CHALLENGES:
• 1. In the text on JPEG metadata, swap "dictionary" for "mapping" and reproduce the passage that begins at the words "Let's see what" and stops after "print(tags1)".
• 2. Answer these questions from the text on JPEG metadata:
(a) Which standard do many media files, including JPEG images, use for storing metadata?
(b) What is the name of the first image file whose metadata is extracted?
(c) What type is reported for the variable tags1?

# <u>Data, Metadata and APIs</u>

## <u>Part 4: Exploring JPEG Metadata with the Google Maps API</u>

What kinds of metadata can be stored in the average _.jpg_ file? It turns out there is quite a bit. As is the case with many technologies, metadata can provide a great deal of convenience for users but can also pose a serious privacy risk. You should think about this balance between convenience and privacy as you work through this notebook.

### <u>How is Metadata stored in JPEG files?</u>

Many media files, including JPEG images, use the Exif standard for storing metadata (https://en.wikipedia.org/wiki/Exif). In this notebook, we will use the _exifread_ Python module to see what metadata we can find in a few preselected _.jpg_ files (and if you choose, a few of your own _.jpg_ images from your phone or iPad).

### <u>NOTE: You will need to enable GMaps extensions to display Google Maps in Jupyter Notebook</u>

* Type *Anaconda Powershell* into the Windows search bar in the lower-left hand corner and press Enter.  A black box should pop up with a blinking cursor
* Enter in the following two lines separately, pressing the *Enter* key after each is typed out
    * *jupyter nbextension enable --py gmaps* (press enter)
    * *jupyter nbextension enable --py widgetsnbextension* (press enter)
* Close down Jupyter Notebook completely and restart!

### <u>Extract Metadata from a Photograph of "Mystery Location \#1"</u>

Let's start with a file named *mystery1.jpg* and see what data we can extract from it using the _exifread_ module.

Here's the photo (from a mystery location):

In [1]:
from IPython.display import Image
Image(filename="mystery1.jpg")

<IPython.core.display.Image object>

In the previous notebook, finding metadata was a labor-intensive search. The _exifread_ module makes this metadata extraction much more palatable. 

First, read the metadata and store it as the variable _tags1_ :

In [2]:
# https://pypi.python.org/pypi/ExifRead
import exifread

# Open image file for reading (binary mode)
mystery1 = open('mystery1.jpg', 'rb')

# Return Exif tags
tags1 = exifread.process_file(mystery1)

The metadata for the image is now stored in _tags1_.

Let's see what data structure is stored in this variable:

In [3]:
type(tags1)

dict

It's a dictionary (type dict), but it's difficult to read in this form:

In [4]:
# Print out the metadata
print(tags1)

DATA SHOWN:

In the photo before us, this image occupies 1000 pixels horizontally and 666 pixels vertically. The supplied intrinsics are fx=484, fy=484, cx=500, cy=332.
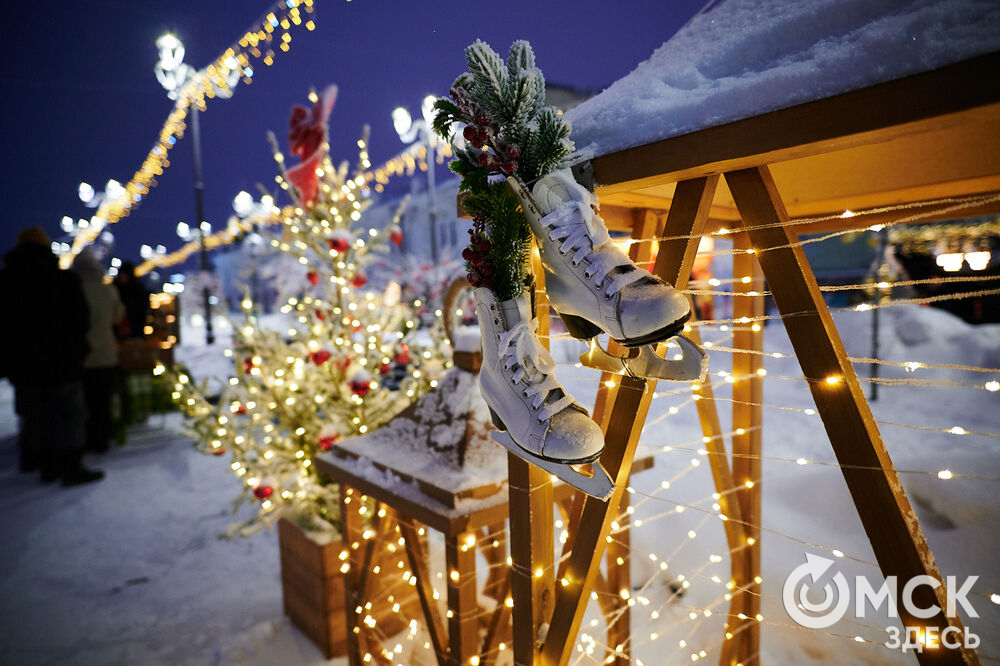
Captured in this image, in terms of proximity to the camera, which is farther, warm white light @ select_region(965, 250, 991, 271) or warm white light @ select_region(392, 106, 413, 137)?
warm white light @ select_region(392, 106, 413, 137)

SOLUTIONS PER TASK:
• 1.
Let's see what data structure is stored in this variable:

In [3]:
type(tags1)

dict

It's a mapping (type dict), but it's difficult to read in this form:

In [4]:
# Print out the metadata
print(tags1)

• 2.
(a) The Exif standard.
(b) mystery1.jpg
(c) dict, a dictionary.